> EXTRAIT DU TEXTE:

>>

ETHER/AFTER – écriture, scénographie et mise en scène de Armel ROUSSEL au Théâtre Les Tanneurs, rue des Tanneurs, 75-77 à 1000 Bruxelles, jusqu’au 22 janvier 2022 à 20h30 – Durée : 2h30 sans entracte.
Entre réalité et fiction, la création de Roussel à la Bertolt Brecht.
L’espérions-nous ? Oui. Non. Sans doute. Peut-être. Une nouvelle interprétation de l’histoire de Baal, pièce de jeunesse du dramaturge Berthold Brecht, qui raconte la vie dénuée de sens d’un jeune poète maudit, brûlant la vie par tous les bouts, se nourrissant de sexe et de poésie. Et pourquoi ? Représenter le monde sert-il encore à quelque chose ? Ne vaut-il pas mieux, aujourd’hui, agir dans le monde plutôt que de le représenter ? Ehter/ After, la nouvelle création de Armel Roussel est brûlante d’actualité et d’engagement. On est comme pris au piège, dans un tourbillon. Un plaisir !
D’entrée de jeu, le/la spectateur.trice est pris à parti. Tout est en mode « transparence ». Ni les loges, ni les coulisses ne sont dissimulées au public. D’ailleurs, il est invité à s’installer devant et autour de la scène. À l’arrière du plateau, visible par tou.te.s, un monte-charge. Devant, des écrans de télévisions projettent (en direct) tout ce qu’il s’y passe. « Les mots de l’arrière-scène font sens et miroir avec ce qui se passe devant » explique Armel Roussel. « L’avant-scène représente la vie, tandis que l’arrière symbolise la fiction ». Certains passages sont surtitré. Les comédien.nes de différentes origines, s’expriment parfois dans leur propre langue, français, bien sûr, mais aussi anglais, estonien, japonais ou encore arabe.

<<

> ÉNONCÉ: Recopiez, dans l'article sur le spectacle ETHER/AFTER, le passage allant de « L’espérions-nous ? Oui. » jusqu'à « Un plaisir ! ».

> EXTRAITS DES DONNÉES:
>>

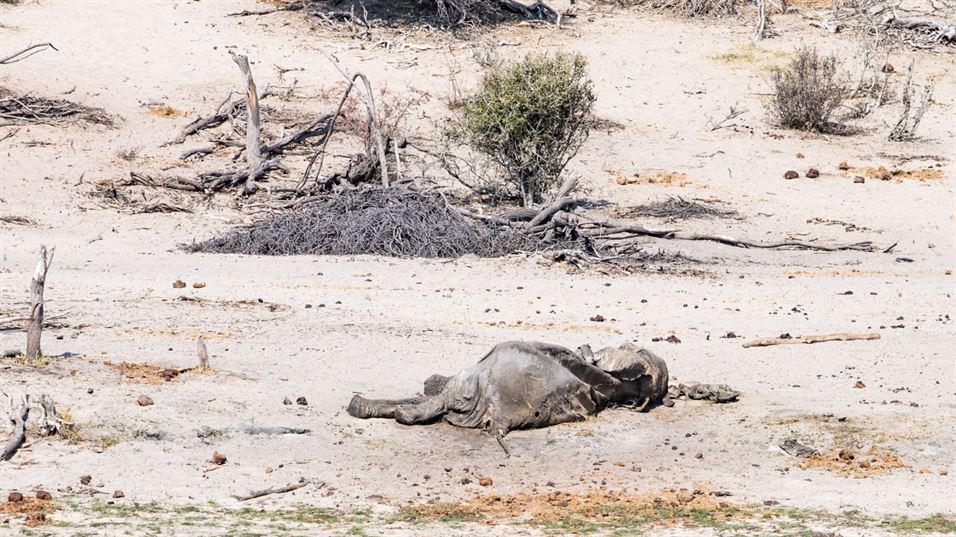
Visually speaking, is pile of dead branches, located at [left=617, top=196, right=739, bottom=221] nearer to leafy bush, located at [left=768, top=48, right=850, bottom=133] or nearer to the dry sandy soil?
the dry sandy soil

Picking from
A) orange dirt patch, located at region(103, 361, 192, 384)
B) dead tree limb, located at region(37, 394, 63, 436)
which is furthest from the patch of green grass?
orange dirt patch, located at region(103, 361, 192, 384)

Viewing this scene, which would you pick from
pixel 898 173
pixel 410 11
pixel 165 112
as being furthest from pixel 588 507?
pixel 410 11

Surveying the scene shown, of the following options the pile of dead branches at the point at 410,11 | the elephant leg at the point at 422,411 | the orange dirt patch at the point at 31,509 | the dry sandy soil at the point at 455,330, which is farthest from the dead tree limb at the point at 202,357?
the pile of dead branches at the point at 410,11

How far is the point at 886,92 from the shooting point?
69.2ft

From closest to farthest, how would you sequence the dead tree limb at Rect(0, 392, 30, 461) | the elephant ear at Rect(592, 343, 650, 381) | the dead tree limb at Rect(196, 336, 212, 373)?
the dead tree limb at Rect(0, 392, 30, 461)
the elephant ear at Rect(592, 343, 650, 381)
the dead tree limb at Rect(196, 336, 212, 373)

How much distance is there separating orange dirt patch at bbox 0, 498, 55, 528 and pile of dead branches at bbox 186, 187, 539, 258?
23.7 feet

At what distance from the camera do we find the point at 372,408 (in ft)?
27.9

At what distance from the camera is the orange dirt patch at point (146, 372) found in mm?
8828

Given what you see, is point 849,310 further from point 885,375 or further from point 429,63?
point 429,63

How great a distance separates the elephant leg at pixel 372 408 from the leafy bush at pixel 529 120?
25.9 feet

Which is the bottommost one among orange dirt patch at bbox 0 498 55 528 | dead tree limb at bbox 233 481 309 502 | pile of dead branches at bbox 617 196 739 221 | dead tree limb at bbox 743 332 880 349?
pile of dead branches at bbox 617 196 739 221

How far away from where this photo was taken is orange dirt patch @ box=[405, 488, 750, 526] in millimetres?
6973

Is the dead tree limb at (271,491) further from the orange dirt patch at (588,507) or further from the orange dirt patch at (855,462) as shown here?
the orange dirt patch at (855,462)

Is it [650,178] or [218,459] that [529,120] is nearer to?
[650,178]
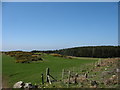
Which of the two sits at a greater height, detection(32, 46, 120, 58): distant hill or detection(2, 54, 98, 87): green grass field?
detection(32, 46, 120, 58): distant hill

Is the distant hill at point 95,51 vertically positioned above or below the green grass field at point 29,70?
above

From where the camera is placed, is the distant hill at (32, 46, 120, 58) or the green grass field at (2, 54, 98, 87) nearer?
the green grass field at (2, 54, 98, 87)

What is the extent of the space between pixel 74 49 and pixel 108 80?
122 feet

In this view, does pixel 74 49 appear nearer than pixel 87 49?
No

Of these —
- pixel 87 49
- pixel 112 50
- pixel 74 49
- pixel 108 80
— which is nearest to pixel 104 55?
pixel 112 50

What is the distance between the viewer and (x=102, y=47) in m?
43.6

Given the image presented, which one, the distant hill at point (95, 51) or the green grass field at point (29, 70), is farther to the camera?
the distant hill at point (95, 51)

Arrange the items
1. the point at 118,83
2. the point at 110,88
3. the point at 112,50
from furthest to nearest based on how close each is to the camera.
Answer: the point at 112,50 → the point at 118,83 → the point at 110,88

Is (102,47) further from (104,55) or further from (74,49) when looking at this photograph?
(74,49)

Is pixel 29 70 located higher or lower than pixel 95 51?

<<

> CORRIGÉ:
L’espérions-nous ? Oui. Non. Sans doute. Peut-être. Une nouvelle interprétation de l’histoire de Baal, pièce de jeunesse du dramaturge Berthold Brecht, qui raconte la vie dénuée de sens d’un jeune poète maudit, brûlant la vie par tous les bouts, se nourrissant de sexe et de poésie. Et pourquoi ? Représenter le monde sert-il encore à quelque chose ? Ne vaut-il pas mieux, aujourd’hui, agir dans le monde plutôt que de le représenter ? Ehter/ After, la nouvelle création de Armel Roussel est brûlante d’actualité et d’engagement. On est comme pris au piège, dans un tourbillon. Un plaisir !